Quem será punido? Tudo indica que ninguém. A bancada ruralista no Congresso conta com cerca de 200 parlamentares, um terço dos membros da Câmara dos Deputados e do Senado. E, em ano de eleições municipais, não há nenhum indício de que os governos federal e estaduais pretendam infligir qualquer punição aos donos das motosserras com poder de abater árvores e eleger ($) candidatos.

 

De olho nas eleições de 2010, o governo federal teme punir a agroindústria, que recebe gordos subsídios de bancos públicos e não cumpre a contrapartida de preservar 80% da área florestal.

 

Até 2030, o Brasil corre o risco de perder 21% de sua cobertura florestal, segundo dados da Universidade Federal de Minas Gerais e do Instituto de Pesquisas Ambientais da Amazônia. Se o ritmo atual de desmatamento prosseguir, desaparecerão do mapa 670 mil km² de floresta, área que comporta 22 Bélgicas!
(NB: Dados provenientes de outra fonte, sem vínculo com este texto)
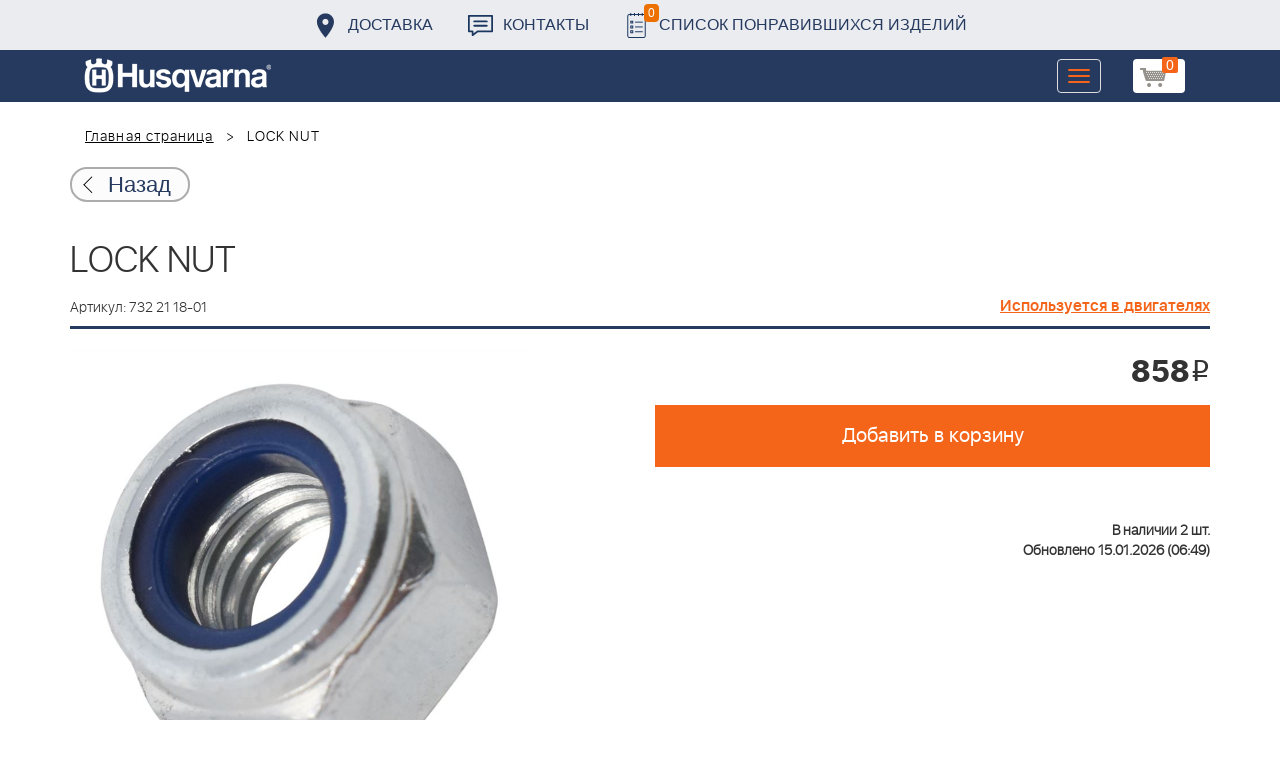

--- FILE ---
content_type: text/html; charset=UTF-8
request_url: https://benzolider.spb.ru/ajax/updatepricedetail.php
body_size: -63
content:
{"COST":858}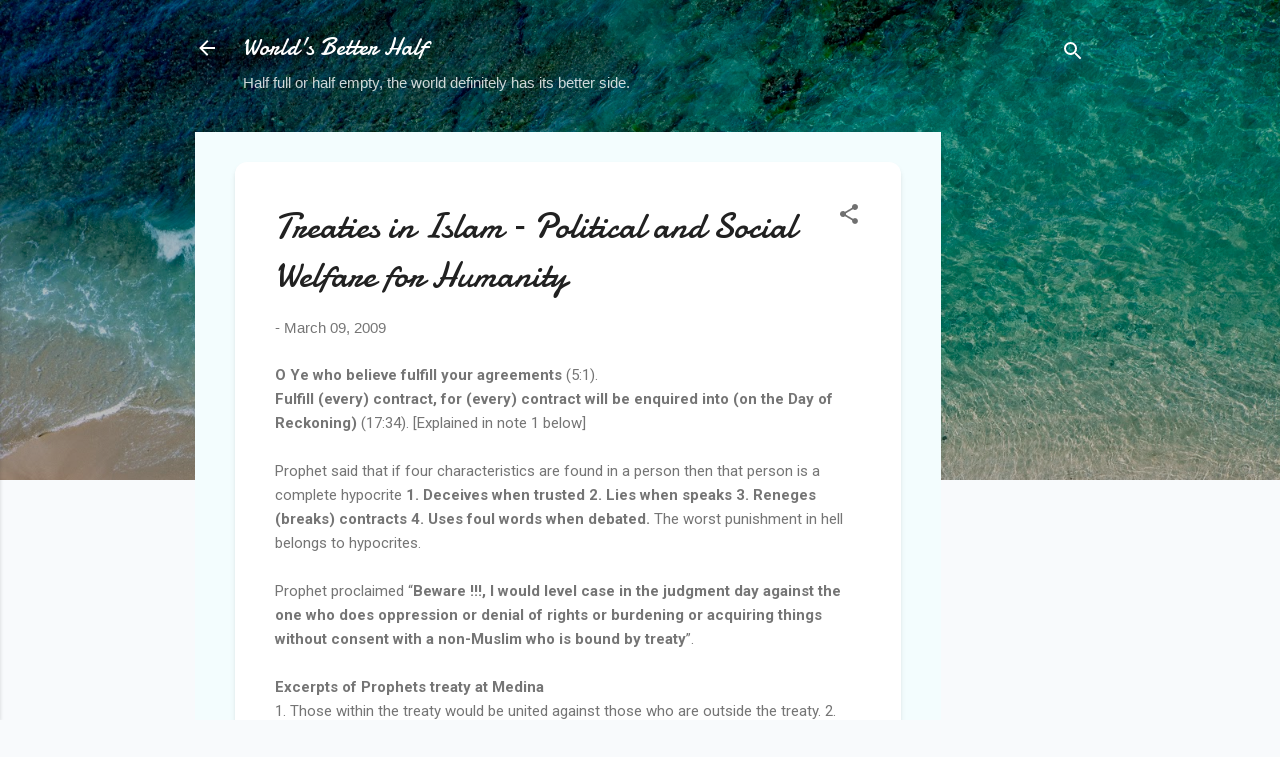

--- FILE ---
content_type: text/html; charset=utf-8
request_url: https://www.google.com/recaptcha/api2/aframe
body_size: 268
content:
<!DOCTYPE HTML><html><head><meta http-equiv="content-type" content="text/html; charset=UTF-8"></head><body><script nonce="elSef57_yrxxqNlKj40GSQ">/** Anti-fraud and anti-abuse applications only. See google.com/recaptcha */ try{var clients={'sodar':'https://pagead2.googlesyndication.com/pagead/sodar?'};window.addEventListener("message",function(a){try{if(a.source===window.parent){var b=JSON.parse(a.data);var c=clients[b['id']];if(c){var d=document.createElement('img');d.src=c+b['params']+'&rc='+(localStorage.getItem("rc::a")?sessionStorage.getItem("rc::b"):"");window.document.body.appendChild(d);sessionStorage.setItem("rc::e",parseInt(sessionStorage.getItem("rc::e")||0)+1);localStorage.setItem("rc::h",'1769323024943');}}}catch(b){}});window.parent.postMessage("_grecaptcha_ready", "*");}catch(b){}</script></body></html>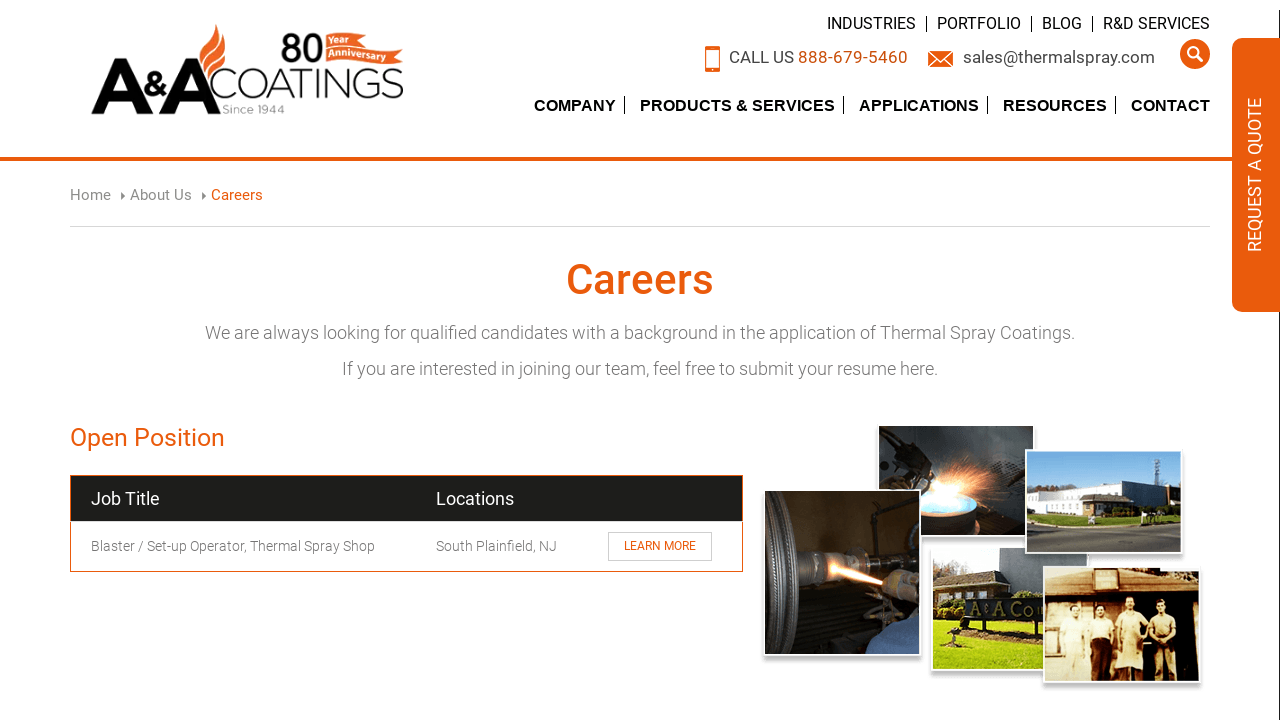

--- FILE ---
content_type: text/plain
request_url: https://www.google-analytics.com/j/collect?v=1&_v=j102&a=659361637&t=pageview&_s=1&dl=https%3A%2F%2Fwww.thermalspray.com%2Fabout-us%2Fcareers%2F&ul=en-us%40posix&dt=Careers%20%7C%20A%26A%20Thermal%20Spray%20Coatings&sr=1280x720&vp=1280x720&_u=YEBAAEABAAAAACAAI~&jid=1566006996&gjid=431555783&cid=193462086.1768750387&tid=UA-1162486-16&_gid=511190818.1768750387&_r=1&_slc=1&gtm=45He61e1n81K84JBVHv79339848za200zd79339848&gcd=13l3l3l3l1l1&dma=0&tag_exp=103116026~103200004~104527907~104528501~104684208~104684211~105391252~115495940~115938465~115938469~116682875~117041588&z=1956250940
body_size: -451
content:
2,cG-89R68K806G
Haverá perda inestimável da biodiversidade, aumentará o aquecimento global, reduzirão consideravelmente as chuvas entre o Uruguai e a Flórida (EUA).

 

A menina dos olhos do governo federal, o PAC (Programa de Aceleração do Crescimento), pode se transformar em vilão se efetivamente abrir e pavimentar, nos próximos anos, 14 mil km de estradas na Amazônia sem que haja controle efetivo da floresta e regularização da posse da terra.

 

Segundo o Ministério do Meio Ambiente, o governo não está disposto a negociar a redução, para menos de 80%, da reserva legal nas propriedades rurais em área de floresta. A agroindústria pressiona para que seja "flexibilizada" a lei que determina que apenas 20% da área de uma fazenda possa ser desmatada. Segundo os produtores, esse limite torna as fazendas economicamente inviáveis.

 

Se o governo Lula quer mesmo proteger a Amazônia, deve imediatamente equipar o Ibama e o Instituto Chico Mendes, tornar efetiva a cobrança de multas ambientais, cortar créditos e subsídios, proibir a exportação de produtos oriundos de empresas que devastam a floresta e adotam trabalho escravo, e expropriar as terras dos reincidentes para efeito de reforma agrária.

 

Na outra ponta, cabe aos consumidores darem as costas aos produtos ofertados por quem promove o ecocídio amazônico.

 

Frei Betto é escritor, autor de "Uala, o amor" (FTD), entre outros livros.